A Seven-Year Review of Emergency Obstetric Hysterectomy in a Nigerian Tertiary Institution
Author(s) -
Olusoji Edward Jagun,
Gbenga Victor Nathaniel,
Adeniyi Kazeem Akinseku
Publication year - 2019
Publication title -
annals of health research
Language(s) - English
Resource type - Journals
ISSN - 2536-6149
DOI - 10.30442/ahr.0501-7-37
Subject(s) - medicine , retrospective cohort study , incidence (geometry) , hysterectomy , obstetrics , gestational age , observational study , pregnancy , blood transfusion , psychological intervention , uterine rupture , pediatrics , uterus , surgery , physics , pathology , psychiatry , biology , optics , genetics
Background: Extirpative uterine surgeries for near-miss events are usually the last resort when other conservative measures fail. Emergency obstetric hysterectomy (EOH) may still have a significant role where there are limited options. Objectives: To determine the prevalence of EOH, the associated factors and the foeto-maternal outcome at the Olabisi Onabanjo University Teaching Hospital, Nigeria. Methods: This was a retrospective observational study covering seven years (January 2010 to December 2016). The case records of patients who had EOH during this period were retrieved for data extraction. Results: There were 5, 608 deliveries and 31 cases requiring EOH giving a prevalence rate of 31/5,608 (0.55%).

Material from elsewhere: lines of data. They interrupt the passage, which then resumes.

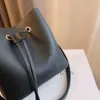 Borsa a secchiello da donna con coulisse foderata con classica borsa in pelle stampata tinta unita delicata borsa da tasca per la posta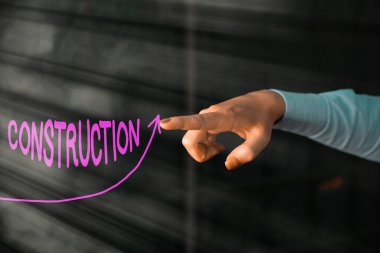 İnşaatı gösteren metin işareti. Kavramsal fotoğraf düzenleme ve sözcüklerin veya kelime gruplarının bağlantısı dijital ok başı eğrisinin yukarı doğru yükselmesi büyüme kavramını gösteriyor.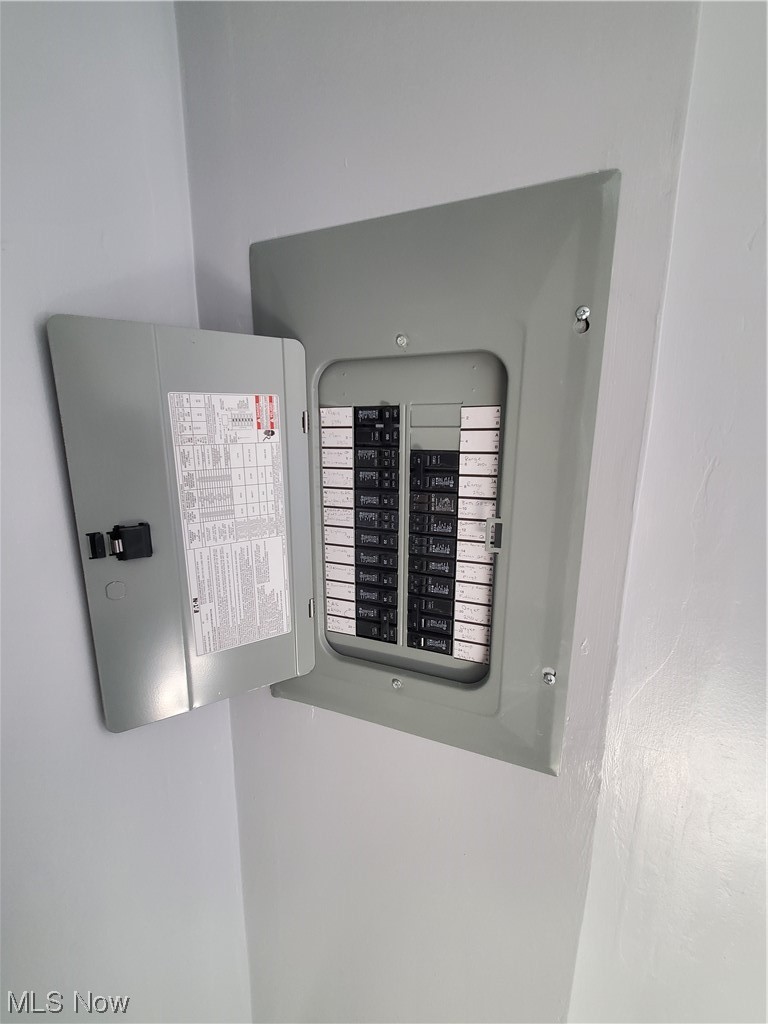 279 Devonshire Road Vermilion, OH 44089 - Photo 16 of 35 Electrical panel
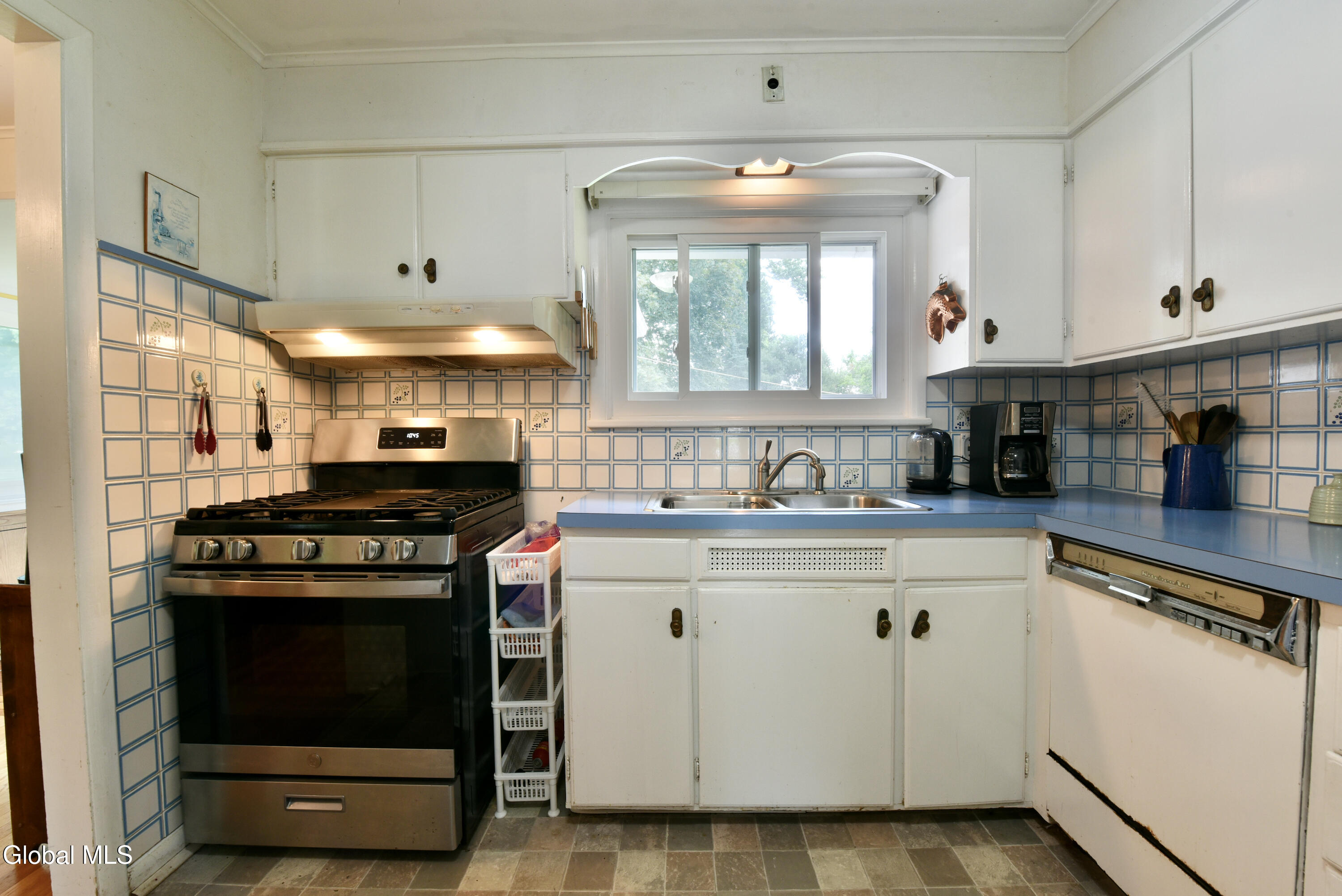 10 Eastland Avenue Gloversville NY 12078
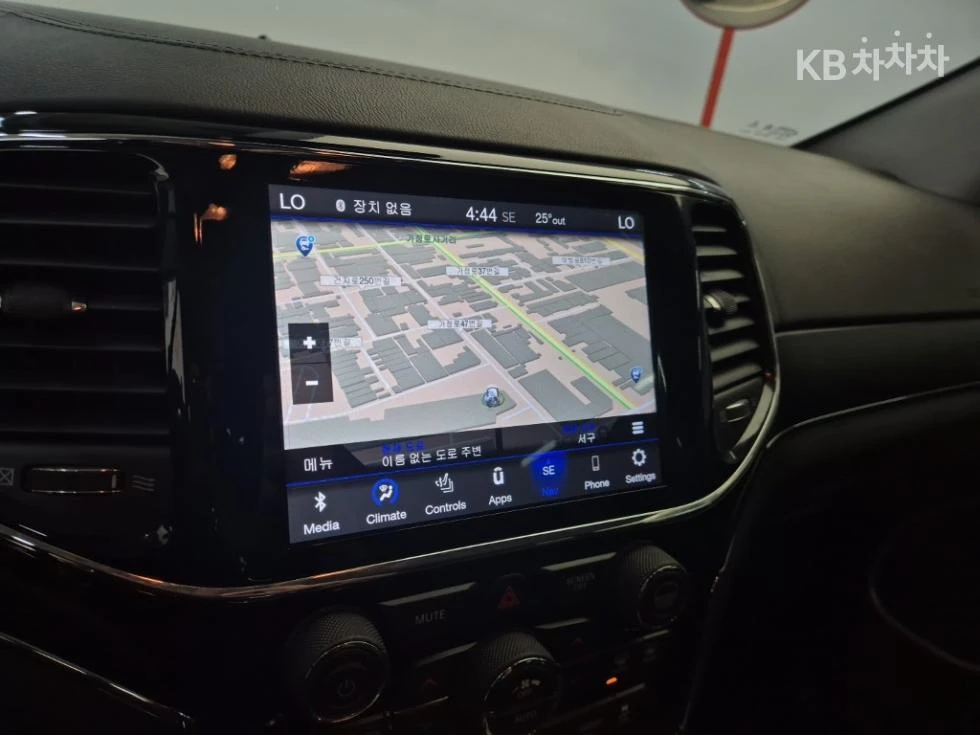 Jeep Grand cherokee 3.6 SUMMIT HARMON KARDON/PANORAMA/360CAM, снимка 13 - Автомобили и джипове - 55407487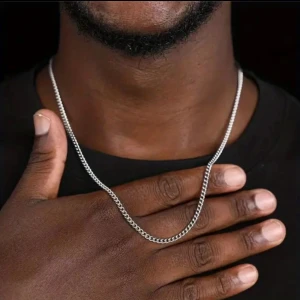 Klassisk silverfärgad kedja - Snygg halskedja i silverfärg med stilren och enkel design. Kedjan har ett tätt länkmönster som ger ett coolt och tidlöst intryck. Perfekt för dig som vill ha en clean accessoar som passar till allt.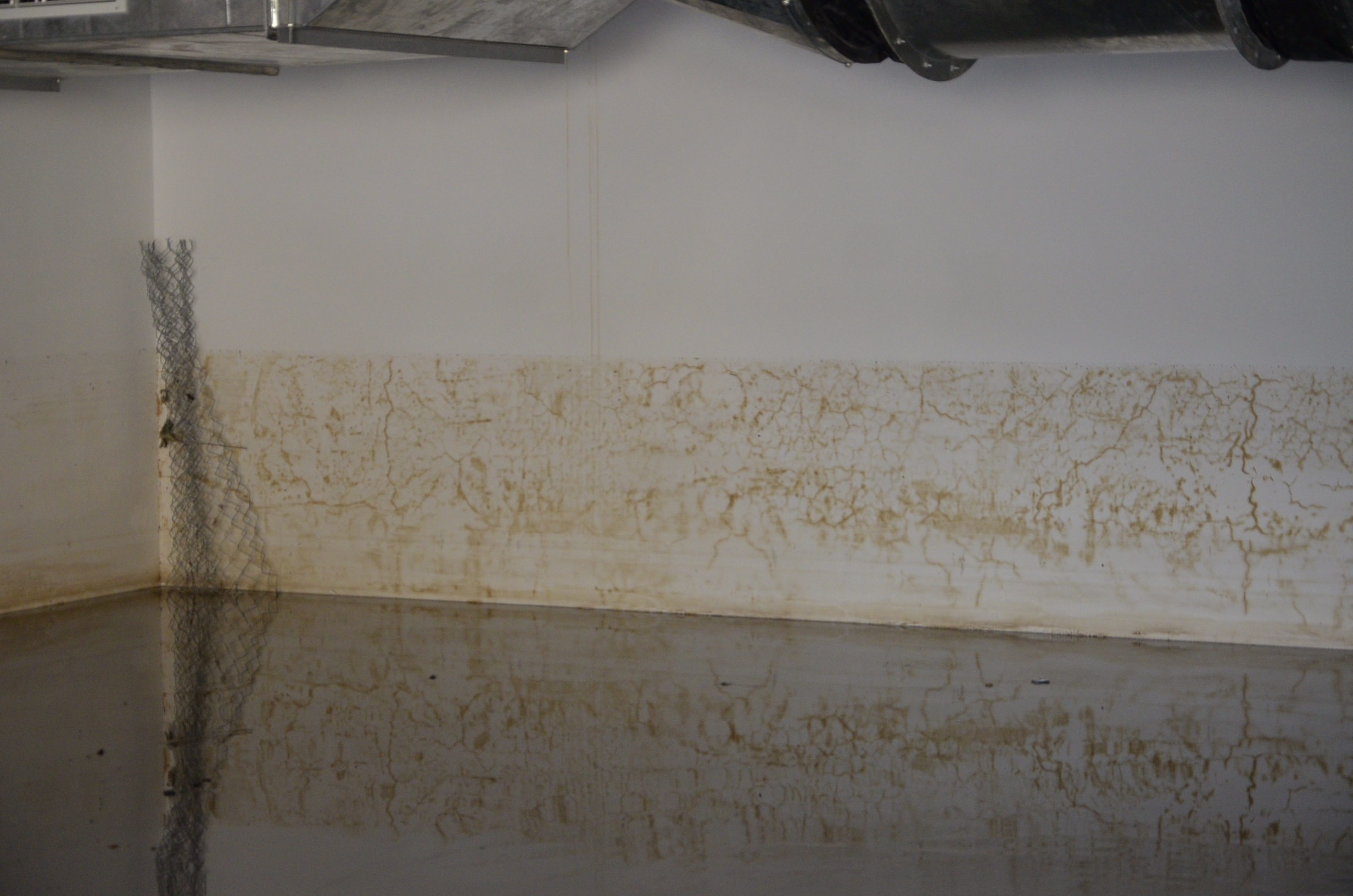 Nước trong hầm đã rút bớt, tuy nhiên vệt bám trên tường cho thấy mức nước trong hầm thời điểm bị ngập rất cao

The mean age of the patients was 30.3±4.2 years, while the mean gestational age at delivery was 36.3±5.1 weeks. Most of the patients 16/25 (64.0%) were of higher parity (>3), and 12/25 (48%) of the patients were within the age bracket of 25-34 years. Subtotal hysterectomy was the most common procedure (18; 72.0%), and ruptured uterus was the main indication for EOH (40.0%). The two most common interventions that were critical to survival included massive blood transfusion (24.0%) and Intensive Care Unit admission (20%). Two (8%) maternal deaths and 58.3% perinatal mortality were recorded. Conclusion: EOH is still relatively frequently performed at this centre due to the high incidence of a ruptured uterus. Efforts should be made to increase the proportion of deliveries attended by skilled personnel and improve the capacity of lower level hospitals for comprehensive emergency obstetric care.